Su esposa Ange estaba hecha un manojo de nervios. Estaba sentada a una mesita y daba pequeños sorbos a la taza de té, con el rostro grisáceo por la preocupación. Sin embargo, no le inspiraba la menor simpatía, pues se había encargado de arruinar al muchacho desde que vino al mundo. Con el cuerpo dolorido, encendió un cigarrillo y bebió los últimos posos de té frío que quedaban en la taza. El ruido que hacía al beber sacaba de quicio a su esposa, pues, desde su primera visita a casa de su madre, se había dado cuenta de que carecía de los más elementales modales y había sido educado por una mujer que apenas era capaz de coordinar una frase entera.
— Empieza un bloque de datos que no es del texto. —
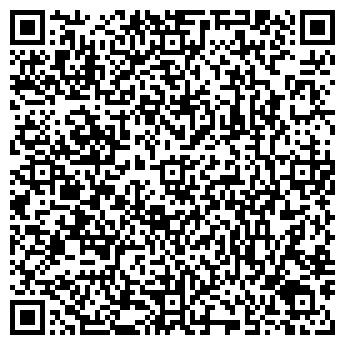 QR-код с контактной информацией организации Ин-Поинт, ООО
Big Danny siempre había tenido presente aquella mirada en su rostro; aún sentía la oleada de vergüenza que lo había inundado mientras miraba a su alrededor tratando de contener su primer arrebato de ira. Una ira que aquella mujer podía hacer explotar con una simple mirada o una palabra.
Ahora dependía de ella pero, poco a poco, se iba recuperando. Con el tiempo se movería con más facilidad, al menos eso es lo que había dicho el doctor, algo que se había convertido en la única razón de su existencia. Cuando llegase ese momento, se libraría de esa mujer de una vez por todas.
Danny Boy entró de nuevo en la cocina e, ignorando a conciencia a su padre, se abotonó la camisa con lentitud. Hacía cada gesto con sumo cuidado, con la intención de molestar en todo momento al hombre que le había dado la vida. Después se la metió dentro de los pantalones y se estiró lánguidamente. Sacó un fajo de dinero de su bolsillo trasero, cogió un billete de diez libras y lo dejó caer en el regazo de su madre, quien respondió que no necesitaba nada y que se conformaba con que le diera un beso y un abrazo.